In Frankreich sorgt ein Buch für Aufregung. Es handelt von Osama Bin Laden und davon, wer die wirkliche Schlüsselrolle im internationalen Terrorismus spielt
PARIS, im Dezember. Jean-Charles Brisard zögert keine Sekunde. “Die Amerikaner wollen Osama Bin Laden auf keinen Fall lebend. Erstens wollen sie ihm keine Bühne für ein Welt-Spektakel geben, und zweitens weiß er so viel über ihre Politiker und die Öl-Lobby um Präsident Bush, dass er viel Schaden anrichten kann. ” Der 33-Jährige sitzt in einem eleganten Büro seiner Beraterfirma World Information Network, das in unmittelbarer Nähe des Pariser Élysée-Palastes liegt.

1996 bekam der junge Jurist Brisard einen Traum-Auftrag: Ein französischer Geheimdienst orderte bei ihm eine Untersuchung über die Umtriebe islamischer Terroristen.
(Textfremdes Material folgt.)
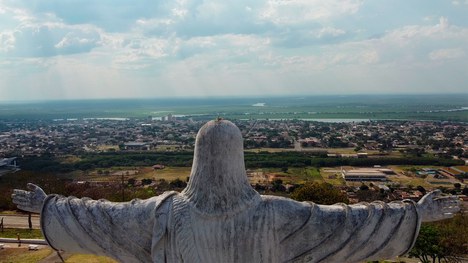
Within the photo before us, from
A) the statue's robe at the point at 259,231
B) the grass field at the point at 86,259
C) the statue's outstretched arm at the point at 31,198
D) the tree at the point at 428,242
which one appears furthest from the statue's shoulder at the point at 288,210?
the tree at the point at 428,242

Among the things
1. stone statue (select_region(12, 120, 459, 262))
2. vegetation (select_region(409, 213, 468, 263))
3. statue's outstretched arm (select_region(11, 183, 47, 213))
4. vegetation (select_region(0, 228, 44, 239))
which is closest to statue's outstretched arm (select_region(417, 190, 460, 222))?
stone statue (select_region(12, 120, 459, 262))

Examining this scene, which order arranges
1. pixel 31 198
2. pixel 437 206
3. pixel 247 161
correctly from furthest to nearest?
pixel 247 161, pixel 31 198, pixel 437 206

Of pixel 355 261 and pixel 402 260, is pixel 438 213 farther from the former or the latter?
pixel 402 260

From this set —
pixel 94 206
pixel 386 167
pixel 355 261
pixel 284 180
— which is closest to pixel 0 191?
pixel 284 180

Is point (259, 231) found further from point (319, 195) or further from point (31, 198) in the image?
point (319, 195)

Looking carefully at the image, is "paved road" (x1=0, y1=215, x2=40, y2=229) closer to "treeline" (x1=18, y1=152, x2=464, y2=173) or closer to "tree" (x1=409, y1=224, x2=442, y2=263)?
"tree" (x1=409, y1=224, x2=442, y2=263)

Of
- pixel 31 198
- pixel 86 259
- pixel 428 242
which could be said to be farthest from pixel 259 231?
pixel 428 242

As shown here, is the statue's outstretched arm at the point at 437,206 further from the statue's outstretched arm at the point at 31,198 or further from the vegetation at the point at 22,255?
the vegetation at the point at 22,255
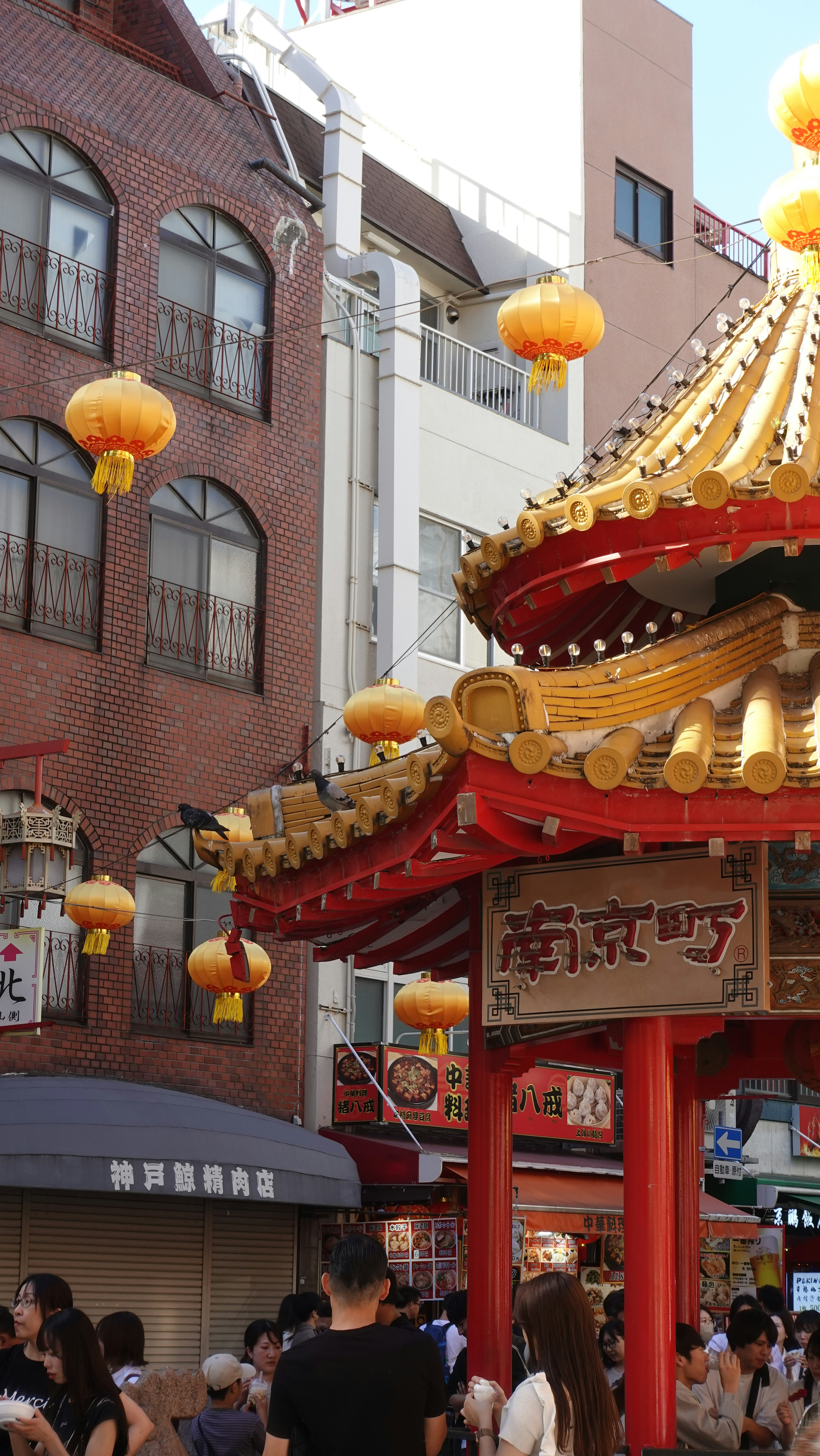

Brisard reiste um die Welt, traf Geheimdienstler und Diplomaten, stöberte Dokumente auf und arbeitete als Berater eines US-Senators. Vor knapp einem Monat erschien dann ein Buch, das Brisard gemeinsam mit dem Geheimdienstspezialisten Guillaume Dasque verfasst hat: “Osama Bin Laden la verité interdite” (etwa: die unterdrückte Wahrheit).

Gleich nach Erscheinen stand das Buch auf Platz eins der französischen Bestseller-Liste. Die These der Autoren: auch mit der Ausschaltung Bin Ladens wird dessen Kampf weitergehen. Denn der wahre Terror-Staat, der seit Jahrzehnten ein Doppelspiel mit dem Westen treibe, sei Saudi-Arabien: “Es hält die Schlüsselrolle in der Verbreitung des harten Islamismus in der Welt. ” CIA und FBI, so Brisard weiter, waren über Bin Ladens Pläne seit langem informiert, aber das Washingtoner Außenministerium und die Öl-Lobby um Bush Vater und Sohn hätten jede Gegenaktion unterdrückt. Und: “Die Terror-Milliarden sind derart perfekt in der internationalen Geschäftswelt von Großbanken, Konzernen, karitativen Organisationen verwoben, dass sie nicht neutralisiert werden können. Sie sind unerlässlich für das Funktionieren der Weltwirtschaft. ” Brisard beugt sich über den Schreibtisch: “Das alles wird auch nach Bin Laden nicht verschwinden. ” Er verweist darauf, dass sie in dem Buch nicht versucht hätten, Theorien zu entwickeln, sondern dass sie in unendlicher Kleinarbeit Fakten zusammengetragen haben. “Wir haben gewissermaßen wissenschaftlich gearbeitet”, sagt Brisard. Dreißig Seiten sind gefüllt mit Faksimile und Quellen-Angaben, 500 Firmen und 400 Namen werden im Zusammenhang mit den Terror-Summen genannt. “Bisher”, sagt Brisard, “hat es nicht eine einzige Klage oder eine Gegendarstellung gegeben. “Das Buch, das Ende Januar auf Deutsch erscheint, dürfte vor allem die Bush-Administration und die Saudis wenig erfreuen. Es zeigt ihr Doppelspiel auf. Die Saudis hätten den Bin-Laden-Clan unermesslich reich gemacht, bis er ihnen zu gefährlich wurde. Washington brauchte Afghanistan, das Schlüsselland für die Energiereserven Zentralasiens.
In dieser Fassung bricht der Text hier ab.